How is Vitamin B12 absorbed in the body?
Vitamin B12 binds to intrinsic factor secreted by stomach parietal cells, then is absorbed in the terminal ileum; a small amount is absorbed passively without intrinsic factor.
What is the most common cause of Vitamin B12 deficiency?
Pernicious anaemia.
How can a vegan diet lead to Vitamin B12 deficiency?
Vegans avoid animal products, which are primary sources of Vitamin B12.
What role does metformin play in Vitamin B12 deficiency?
Metformin can occasionally reduce Vitamin B12 absorption.
What are the symptoms of Vitamin B12 deficiency?
Macrocytic anaemia, sore tongue and mouth, neurological and neuropsychiatric symptoms.
How does Vitamin B12 deficiency affect the nervous system?
Initial symptoms usually include problems with the dorsal column, like joint position and vibration sense, followed by distal paraesthesia.

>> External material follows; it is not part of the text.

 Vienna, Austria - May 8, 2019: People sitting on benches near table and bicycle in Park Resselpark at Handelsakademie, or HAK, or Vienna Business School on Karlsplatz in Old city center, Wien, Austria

What is the recommended management for Vitamin B12 deficiency without neurological symptoms?
Administer 1 mg of IM hydroxocobalamin 3 times each week for 2 weeks, then once every 3 months.
Why should B12 deficiency be treated before folic acid deficiency?
Treating B12 deficiency first prevents the potential worsening of neurological symptoms that can be precipitated by folic acid treatment.